- **INSTRUCTIONS FOR THE TASK**: Reproduce the text of the following material line for line, without changing anything. Leave the pictures out of your answer.

- **PROVIDED INFORMATION**:
+++

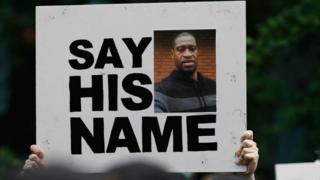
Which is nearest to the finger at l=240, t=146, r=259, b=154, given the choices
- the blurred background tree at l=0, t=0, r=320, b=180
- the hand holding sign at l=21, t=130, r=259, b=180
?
the hand holding sign at l=21, t=130, r=259, b=180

+++

- **TASK ANSWER**:
Which is nearest to the finger at l=240, t=146, r=259, b=154, given the choices
- the blurred background tree at l=0, t=0, r=320, b=180
- the hand holding sign at l=21, t=130, r=259, b=180
?
the hand holding sign at l=21, t=130, r=259, b=180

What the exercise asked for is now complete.